#### Your task
Set down each record exactly as written.

#### Extracted records
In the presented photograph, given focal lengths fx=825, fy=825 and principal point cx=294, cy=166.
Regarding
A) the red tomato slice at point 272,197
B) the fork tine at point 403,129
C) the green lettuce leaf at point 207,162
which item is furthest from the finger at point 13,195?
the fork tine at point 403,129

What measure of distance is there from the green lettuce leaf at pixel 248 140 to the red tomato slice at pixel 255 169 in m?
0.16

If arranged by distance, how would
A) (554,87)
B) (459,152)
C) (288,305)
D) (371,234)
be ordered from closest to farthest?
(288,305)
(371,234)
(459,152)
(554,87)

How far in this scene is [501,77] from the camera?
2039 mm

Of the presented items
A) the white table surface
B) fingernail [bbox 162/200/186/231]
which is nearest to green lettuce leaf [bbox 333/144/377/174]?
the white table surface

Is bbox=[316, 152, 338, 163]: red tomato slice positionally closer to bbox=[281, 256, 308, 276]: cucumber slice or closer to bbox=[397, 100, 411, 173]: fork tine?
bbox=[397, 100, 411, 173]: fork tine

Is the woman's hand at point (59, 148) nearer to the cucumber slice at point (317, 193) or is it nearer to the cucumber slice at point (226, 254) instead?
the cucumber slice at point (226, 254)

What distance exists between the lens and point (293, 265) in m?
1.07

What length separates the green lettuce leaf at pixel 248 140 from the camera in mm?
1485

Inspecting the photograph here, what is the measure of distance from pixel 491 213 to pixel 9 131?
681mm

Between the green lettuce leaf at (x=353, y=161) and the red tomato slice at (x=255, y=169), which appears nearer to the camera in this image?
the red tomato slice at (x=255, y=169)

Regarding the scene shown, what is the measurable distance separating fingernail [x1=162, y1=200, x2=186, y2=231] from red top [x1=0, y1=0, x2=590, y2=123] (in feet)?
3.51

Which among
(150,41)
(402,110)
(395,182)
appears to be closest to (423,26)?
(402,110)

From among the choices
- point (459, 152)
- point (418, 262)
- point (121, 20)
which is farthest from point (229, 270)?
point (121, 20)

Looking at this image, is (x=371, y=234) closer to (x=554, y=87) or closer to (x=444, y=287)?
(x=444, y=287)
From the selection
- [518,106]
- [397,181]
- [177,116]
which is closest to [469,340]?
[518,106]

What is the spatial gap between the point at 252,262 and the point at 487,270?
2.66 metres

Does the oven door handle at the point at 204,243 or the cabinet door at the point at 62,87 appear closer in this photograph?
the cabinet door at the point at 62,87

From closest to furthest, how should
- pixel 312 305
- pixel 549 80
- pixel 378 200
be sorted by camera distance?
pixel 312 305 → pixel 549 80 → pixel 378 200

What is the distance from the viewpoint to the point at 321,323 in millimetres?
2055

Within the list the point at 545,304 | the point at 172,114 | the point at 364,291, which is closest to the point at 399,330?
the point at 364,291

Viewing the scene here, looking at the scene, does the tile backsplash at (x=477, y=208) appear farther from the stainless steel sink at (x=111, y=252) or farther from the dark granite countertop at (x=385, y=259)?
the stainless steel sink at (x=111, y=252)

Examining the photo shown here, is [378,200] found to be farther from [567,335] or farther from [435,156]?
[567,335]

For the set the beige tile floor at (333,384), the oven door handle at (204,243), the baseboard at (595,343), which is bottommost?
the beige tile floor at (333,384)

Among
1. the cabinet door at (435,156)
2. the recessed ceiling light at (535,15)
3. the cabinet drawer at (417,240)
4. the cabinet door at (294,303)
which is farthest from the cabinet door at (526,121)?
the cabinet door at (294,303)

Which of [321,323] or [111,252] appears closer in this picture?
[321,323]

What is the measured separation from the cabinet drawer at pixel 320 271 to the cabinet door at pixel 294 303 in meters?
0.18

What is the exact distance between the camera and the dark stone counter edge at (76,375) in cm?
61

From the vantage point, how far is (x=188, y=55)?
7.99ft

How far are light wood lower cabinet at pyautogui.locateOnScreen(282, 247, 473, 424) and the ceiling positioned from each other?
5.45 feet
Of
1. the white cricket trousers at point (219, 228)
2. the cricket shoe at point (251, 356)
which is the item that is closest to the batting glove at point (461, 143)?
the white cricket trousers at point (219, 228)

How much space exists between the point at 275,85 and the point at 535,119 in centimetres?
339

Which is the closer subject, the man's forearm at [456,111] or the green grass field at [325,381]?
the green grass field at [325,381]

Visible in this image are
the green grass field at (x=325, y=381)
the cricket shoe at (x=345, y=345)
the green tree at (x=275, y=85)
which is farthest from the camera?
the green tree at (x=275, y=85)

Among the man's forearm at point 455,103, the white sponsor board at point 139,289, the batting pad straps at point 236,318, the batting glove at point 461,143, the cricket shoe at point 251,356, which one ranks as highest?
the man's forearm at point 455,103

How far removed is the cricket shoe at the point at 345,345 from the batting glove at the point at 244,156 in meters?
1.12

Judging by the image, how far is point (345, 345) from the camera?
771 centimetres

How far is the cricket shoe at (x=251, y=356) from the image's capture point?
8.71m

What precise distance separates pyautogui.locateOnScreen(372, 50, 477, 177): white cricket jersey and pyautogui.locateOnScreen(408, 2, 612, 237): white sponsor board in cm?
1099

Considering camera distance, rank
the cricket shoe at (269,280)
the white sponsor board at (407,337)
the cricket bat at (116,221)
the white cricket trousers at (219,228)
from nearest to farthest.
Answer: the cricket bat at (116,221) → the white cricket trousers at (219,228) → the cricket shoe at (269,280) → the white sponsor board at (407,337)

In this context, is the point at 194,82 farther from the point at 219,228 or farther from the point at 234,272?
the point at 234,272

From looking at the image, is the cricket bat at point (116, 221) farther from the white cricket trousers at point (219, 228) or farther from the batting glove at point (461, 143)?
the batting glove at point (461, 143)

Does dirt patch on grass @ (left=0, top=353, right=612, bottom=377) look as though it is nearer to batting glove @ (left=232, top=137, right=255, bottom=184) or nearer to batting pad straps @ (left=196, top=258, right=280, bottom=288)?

#### Reply to the task
In the presented photograph, given focal lengths fx=825, fy=825 and principal point cx=294, cy=166.
Regarding
A) the red tomato slice at point 272,197
B) the fork tine at point 403,129
C) the green lettuce leaf at point 207,162
which item is furthest from the finger at point 13,195?
the fork tine at point 403,129

What measure of distance is there from the green lettuce leaf at pixel 248 140 to the red tomato slice at pixel 255 169 in m?
0.16

If arranged by distance, how would
A) (554,87)
B) (459,152)
C) (288,305)
D) (371,234)
be ordered from closest to farthest?
(288,305)
(371,234)
(459,152)
(554,87)

How far in this scene is [501,77] from the camera?
2039 mm

Of the presented items
A) the white table surface
B) fingernail [bbox 162/200/186/231]
which is nearest to green lettuce leaf [bbox 333/144/377/174]?
the white table surface

Is bbox=[316, 152, 338, 163]: red tomato slice positionally closer to bbox=[281, 256, 308, 276]: cucumber slice or closer to bbox=[397, 100, 411, 173]: fork tine?
bbox=[397, 100, 411, 173]: fork tine

Is the woman's hand at point (59, 148) nearer to the cucumber slice at point (317, 193) or is it nearer to the cucumber slice at point (226, 254) instead?
the cucumber slice at point (226, 254)

What distance exists between the lens and point (293, 265) in m?
1.07

What length separates the green lettuce leaf at pixel 248 140 from the camera in mm?
1485

Inspecting the photograph here, what is the measure of distance from pixel 491 213 to pixel 9 131?
681mm

Between the green lettuce leaf at (x=353, y=161) and the red tomato slice at (x=255, y=169), which appears nearer to the camera in this image?
the red tomato slice at (x=255, y=169)

Regarding the scene shown, what is the measurable distance separating fingernail [x1=162, y1=200, x2=186, y2=231] from red top [x1=0, y1=0, x2=590, y2=123] (in feet)?
3.51

Which among
(150,41)
(402,110)
(395,182)
appears to be closest to (423,26)?
(402,110)

From among the choices
- point (459, 152)
- point (418, 262)
- point (121, 20)
which is farthest from point (229, 270)?
point (121, 20)

Looking at this image, is (x=371, y=234) closer to (x=554, y=87) or closer to (x=444, y=287)?
(x=444, y=287)
From the selection
- [518,106]
- [397,181]
- [177,116]
which is closest to [469,340]?
[518,106]

What is the spatial gap between the point at 252,262 and the point at 487,270?
2.66 metres

Does the oven door handle at the point at 204,243 or the cabinet door at the point at 62,87 appear closer in this photograph?
the cabinet door at the point at 62,87

From closest to furthest, how should
- pixel 312 305
- pixel 549 80
- pixel 378 200
be sorted by camera distance?
pixel 312 305 → pixel 549 80 → pixel 378 200

What is the distance from the viewpoint to the point at 321,323 in millimetres?
2055

Within the list the point at 545,304 | the point at 172,114 | the point at 364,291, which is closest to the point at 399,330?
the point at 364,291

Viewing the scene here, looking at the scene, does the tile backsplash at (x=477, y=208) appear farther from the stainless steel sink at (x=111, y=252) or farther from the dark granite countertop at (x=385, y=259)?
the stainless steel sink at (x=111, y=252)

Examining the photo shown here, is [378,200] found to be farther from [567,335] or farther from [435,156]?
[567,335]

For the set the beige tile floor at (333,384), the oven door handle at (204,243), the baseboard at (595,343), which is bottommost?
the beige tile floor at (333,384)

Among
1. the cabinet door at (435,156)
2. the recessed ceiling light at (535,15)
3. the cabinet drawer at (417,240)
4. the cabinet door at (294,303)
which is farthest from the cabinet door at (526,121)?
the cabinet door at (294,303)

Which of [321,323] or [111,252] appears closer in this picture?
[321,323]

What is the measured separation from the cabinet drawer at pixel 320 271 to the cabinet door at pixel 294 303 in meters?
0.18

What is the exact distance between the camera and the dark stone counter edge at (76,375) in cm?
61

From the vantage point, how far is (x=188, y=55)?
7.99ft

How far are light wood lower cabinet at pyautogui.locateOnScreen(282, 247, 473, 424) and the ceiling positioned from each other?
5.45 feet
Of
1. the white cricket trousers at point (219, 228)
2. the cricket shoe at point (251, 356)
which is the item that is closest to the batting glove at point (461, 143)?
the white cricket trousers at point (219, 228)

How much space exists between the point at 275,85 and the point at 535,119 in centimetres?
339

Which is the closer subject, the man's forearm at [456,111] or the green grass field at [325,381]?
the green grass field at [325,381]

Visible in this image are
the green grass field at (x=325, y=381)
the cricket shoe at (x=345, y=345)
the green tree at (x=275, y=85)
which is farthest from the camera?
the green tree at (x=275, y=85)

Among the man's forearm at point 455,103, the white sponsor board at point 139,289, the batting pad straps at point 236,318, the batting glove at point 461,143, the cricket shoe at point 251,356, which one ranks as highest?
the man's forearm at point 455,103

How far removed is the cricket shoe at the point at 345,345 from the batting glove at the point at 244,156 in meters?
1.12

Judging by the image, how far is point (345, 345) from the camera?
771 centimetres

How far is the cricket shoe at (x=251, y=356) from the image's capture point?
8.71m

What precise distance separates pyautogui.locateOnScreen(372, 50, 477, 177): white cricket jersey and pyautogui.locateOnScreen(408, 2, 612, 237): white sponsor board in cm?
1099

Considering camera distance, rank
the cricket shoe at (269,280)
the white sponsor board at (407,337)
the cricket bat at (116,221)
the white cricket trousers at (219,228)
from nearest to farthest.
Answer: the cricket bat at (116,221) → the white cricket trousers at (219,228) → the cricket shoe at (269,280) → the white sponsor board at (407,337)

In this context, is the point at 194,82 farther from the point at 219,228 or farther from the point at 234,272?
the point at 234,272

From looking at the image, is the cricket bat at point (116, 221) farther from the white cricket trousers at point (219, 228) or farther from the batting glove at point (461, 143)?
the batting glove at point (461, 143)

Does dirt patch on grass @ (left=0, top=353, right=612, bottom=377) look as though it is nearer to batting glove @ (left=232, top=137, right=255, bottom=184) or nearer to batting pad straps @ (left=196, top=258, right=280, bottom=288)?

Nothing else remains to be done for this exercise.